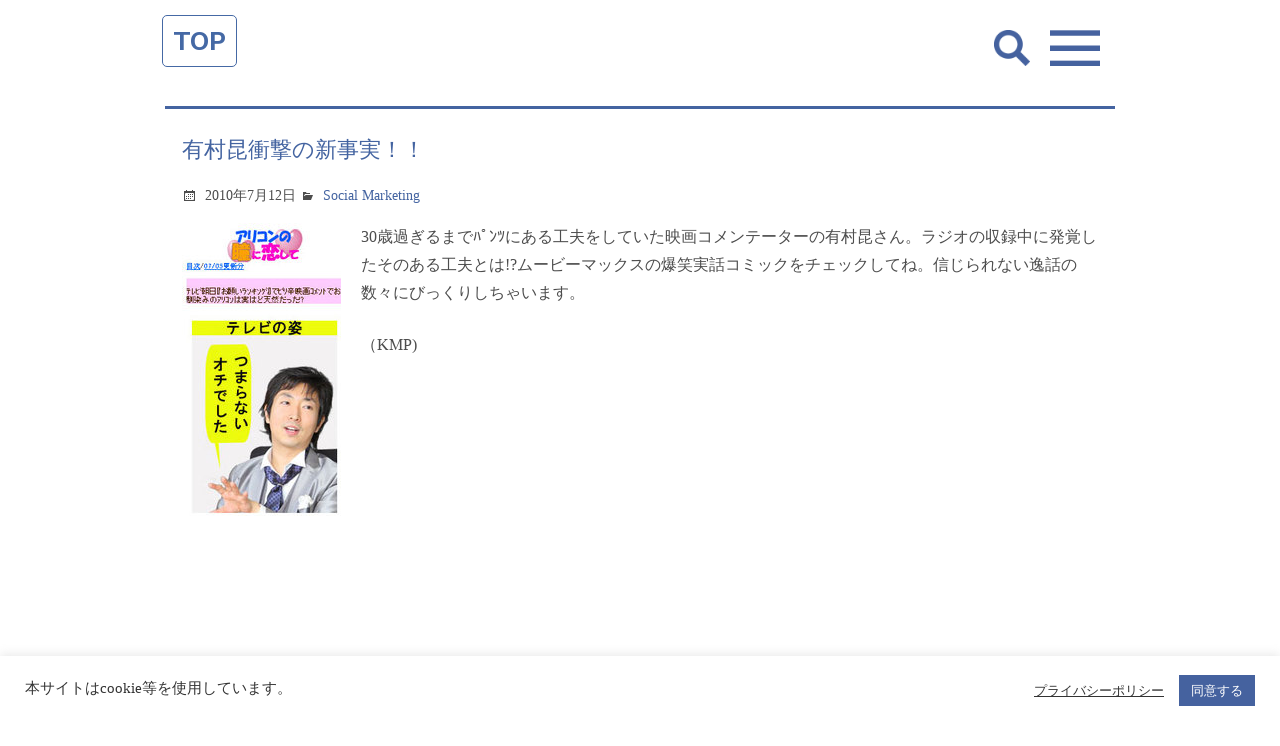

--- FILE ---
content_type: image/svg+xml
request_url: https://spdy.jp/control-panel/wp-content/themes/spdy_wpml/asset/img/common/ico_sns_ln.svg
body_size: 896
content:
<?xml version="1.0" encoding="utf-8"?>
<!-- Generator: Adobe Illustrator 23.0.1, SVG Export Plug-In . SVG Version: 6.00 Build 0)  -->
<svg version="1.1" id="レイヤー_1" xmlns="http://www.w3.org/2000/svg" xmlns:xlink="http://www.w3.org/1999/xlink" x="0px"
	 y="0px" viewBox="0 0 80 80" style="enable-background:new 0 0 80 80; fill: #45629f;" xml:space="preserve">
<path d="M77.19,34.75C77.19,18.11,60.5,4.57,40,4.57c-20.5,0-37.18,13.54-37.18,30.18c0,14.92,13.23,27.41,31.1,29.77
	c1.21,0.26,2.86,0.8,3.28,1.83c0.38,0.94,0.25,2.41,0.12,3.36c0,0-0.44,2.62-0.53,3.18c-0.16,0.94-0.75,3.68,3.22,2
	c3.97-1.67,21.41-12.61,29.22-21.59h0C74.6,47.4,77.19,41.4,77.19,34.75z M26.88,43.63c0,0.4-0.32,0.72-0.72,0.72H15.74h0
	c-0.19,0-0.37-0.08-0.5-0.2c0,0-0.01-0.01-0.01-0.01c0,0-0.01-0.01-0.01-0.01c-0.13-0.13-0.2-0.31-0.2-0.5v0v-16.2
	c0-0.4,0.32-0.72,0.72-0.72h2.61c0.4,0,0.72,0.32,0.72,0.72V40.3h7.09c0.4,0,0.72,0.32,0.72,0.72V43.63z M33.17,43.63
	c0,0.4-0.32,0.72-0.72,0.72h-2.61c-0.4,0-0.72-0.32-0.72-0.72v-16.2c0-0.4,0.32-0.72,0.72-0.72h2.61c0.4,0,0.72,0.32,0.72,0.72
	V43.63z M51.12,43.63c0,0.4-0.32,0.72-0.72,0.72h-2.61c-0.06,0-0.13-0.01-0.19-0.02c0,0-0.01,0-0.01,0c-0.02,0-0.03-0.01-0.05-0.02
	c-0.01,0-0.01-0.01-0.02-0.01c-0.01,0-0.02-0.01-0.04-0.01c-0.01-0.01-0.02-0.01-0.03-0.02c-0.01,0-0.01-0.01-0.02-0.01
	c-0.02-0.01-0.03-0.02-0.04-0.03c0,0-0.01,0-0.01-0.01c-0.07-0.05-0.13-0.11-0.18-0.18l-7.43-10.04v9.62c0,0.4-0.32,0.72-0.72,0.72
	h-2.61c-0.4,0-0.72-0.32-0.72-0.72v-16.2c0-0.4,0.32-0.72,0.72-0.72h2.61c0.01,0,0.02,0,0.03,0c0.01,0,0.03,0,0.04,0
	c0.01,0,0.03,0,0.04,0c0.01,0,0.02,0,0.03,0c0.01,0,0.03,0.01,0.04,0.01c0.01,0,0.02,0,0.03,0.01c0.01,0,0.03,0.01,0.04,0.01
	c0.01,0,0.02,0.01,0.02,0.01c0.01,0.01,0.03,0.01,0.04,0.02c0.01,0,0.02,0.01,0.02,0.01c0.01,0.01,0.03,0.01,0.04,0.02
	c0.01,0,0.01,0.01,0.02,0.01c0.01,0.01,0.03,0.02,0.04,0.03c0.01,0,0.01,0.01,0.02,0.01c0.01,0.01,0.03,0.02,0.04,0.03
	c0,0,0.01,0.01,0.01,0.01c0.01,0.01,0.03,0.03,0.04,0.04c0,0,0,0,0,0c0.02,0.02,0.04,0.05,0.06,0.07l7.43,10.03v-9.63
	c0-0.4,0.32-0.72,0.72-0.72h2.61c0.4,0,0.72,0.32,0.72,0.72V43.63z M65.52,30.04c0,0.4-0.32,0.72-0.72,0.72h-7.09v2.74h7.09
	c0.4,0,0.72,0.32,0.72,0.72v2.61c0,0.4-0.32,0.72-0.72,0.72h-7.09v2.74h7.09c0.4,0,0.72,0.32,0.72,0.72v2.61
	c0,0.4-0.32,0.72-0.72,0.72H54.38h0c-0.19,0-0.37-0.08-0.5-0.2c0,0-0.01-0.01-0.01-0.01c0,0-0.01-0.01-0.01-0.01
	c-0.13-0.13-0.2-0.31-0.2-0.5v0v-16.2v0c0-0.19,0.08-0.37,0.2-0.5c0,0,0.01-0.01,0.01-0.01c0,0,0.01,0,0.01-0.01
	c0.13-0.13,0.31-0.2,0.5-0.2h0H64.8c0.4,0,0.72,0.32,0.72,0.72V30.04z"/>
</svg>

What is required — The required output is each record above, reproduced exactly, without its pictures.

Answer to this exercise —
--- FILE ---
content_type: image/svg+xml
request_url: https://spdy.jp/control-panel/wp-content/themes/spdy_wpml/asset/img/common/ico_sns_ln.svg
body_size: 896
content:
<?xml version="1.0" encoding="utf-8"?>
<!-- Generator: Adobe Illustrator 23.0.1, SVG Export Plug-In . SVG Version: 6.00 Build 0)  -->
<svg version="1.1" id="レイヤー_1" xmlns="http://www.w3.org/2000/svg" xmlns:xlink="http://www.w3.org/1999/xlink" x="0px"
	 y="0px" viewBox="0 0 80 80" style="enable-background:new 0 0 80 80; fill: #45629f;" xml:space="preserve">
<path d="M77.19,34.75C77.19,18.11,60.5,4.57,40,4.57c-20.5,0-37.18,13.54-37.18,30.18c0,14.92,13.23,27.41,31.1,29.77
	c1.21,0.26,2.86,0.8,3.28,1.83c0.38,0.94,0.25,2.41,0.12,3.36c0,0-0.44,2.62-0.53,3.18c-0.16,0.94-0.75,3.68,3.22,2
	c3.97-1.67,21.41-12.61,29.22-21.59h0C74.6,47.4,77.19,41.4,77.19,34.75z M26.88,43.63c0,0.4-0.32,0.72-0.72,0.72H15.74h0
	c-0.19,0-0.37-0.08-0.5-0.2c0,0-0.01-0.01-0.01-0.01c0,0-0.01-0.01-0.01-0.01c-0.13-0.13-0.2-0.31-0.2-0.5v0v-16.2
	c0-0.4,0.32-0.72,0.72-0.72h2.61c0.4,0,0.72,0.32,0.72,0.72V40.3h7.09c0.4,0,0.72,0.32,0.72,0.72V43.63z M33.17,43.63
	c0,0.4-0.32,0.72-0.72,0.72h-2.61c-0.4,0-0.72-0.32-0.72-0.72v-16.2c0-0.4,0.32-0.72,0.72-0.72h2.61c0.4,0,0.72,0.32,0.72,0.72
	V43.63z M51.12,43.63c0,0.4-0.32,0.72-0.72,0.72h-2.61c-0.06,0-0.13-0.01-0.19-0.02c0,0-0.01,0-0.01,0c-0.02,0-0.03-0.01-0.05-0.02
	c-0.01,0-0.01-0.01-0.02-0.01c-0.01,0-0.02-0.01-0.04-0.01c-0.01-0.01-0.02-0.01-0.03-0.02c-0.01,0-0.01-0.01-0.02-0.01
	c-0.02-0.01-0.03-0.02-0.04-0.03c0,0-0.01,0-0.01-0.01c-0.07-0.05-0.13-0.11-0.18-0.18l-7.43-10.04v9.62c0,0.4-0.32,0.72-0.72,0.72
	h-2.61c-0.4,0-0.72-0.32-0.72-0.72v-16.2c0-0.4,0.32-0.72,0.72-0.72h2.61c0.01,0,0.02,0,0.03,0c0.01,0,0.03,0,0.04,0
	c0.01,0,0.03,0,0.04,0c0.01,0,0.02,0,0.03,0c0.01,0,0.03,0.01,0.04,0.01c0.01,0,0.02,0,0.03,0.01c0.01,0,0.03,0.01,0.04,0.01
	c0.01,0,0.02,0.01,0.02,0.01c0.01,0.01,0.03,0.01,0.04,0.02c0.01,0,0.02,0.01,0.02,0.01c0.01,0.01,0.03,0.01,0.04,0.02
	c0.01,0,0.01,0.01,0.02,0.01c0.01,0.01,0.03,0.02,0.04,0.03c0.01,0,0.01,0.01,0.02,0.01c0.01,0.01,0.03,0.02,0.04,0.03
	c0,0,0.01,0.01,0.01,0.01c0.01,0.01,0.03,0.03,0.04,0.04c0,0,0,0,0,0c0.02,0.02,0.04,0.05,0.06,0.07l7.43,10.03v-9.63
	c0-0.4,0.32-0.72,0.72-0.72h2.61c0.4,0,0.72,0.32,0.72,0.72V43.63z M65.52,30.04c0,0.4-0.32,0.72-0.72,0.72h-7.09v2.74h7.09
	c0.4,0,0.72,0.32,0.72,0.72v2.61c0,0.4-0.32,0.72-0.72,0.72h-7.09v2.74h7.09c0.4,0,0.72,0.32,0.72,0.72v2.61
	c0,0.4-0.32,0.72-0.72,0.72H54.38h0c-0.19,0-0.37-0.08-0.5-0.2c0,0-0.01-0.01-0.01-0.01c0,0-0.01-0.01-0.01-0.01
	c-0.13-0.13-0.2-0.31-0.2-0.5v0v-16.2v0c0-0.19,0.08-0.37,0.2-0.5c0,0,0.01-0.01,0.01-0.01c0,0,0.01,0,0.01-0.01
	c0.13-0.13,0.31-0.2,0.5-0.2h0H64.8c0.4,0,0.72,0.32,0.72,0.72V30.04z"/>
</svg>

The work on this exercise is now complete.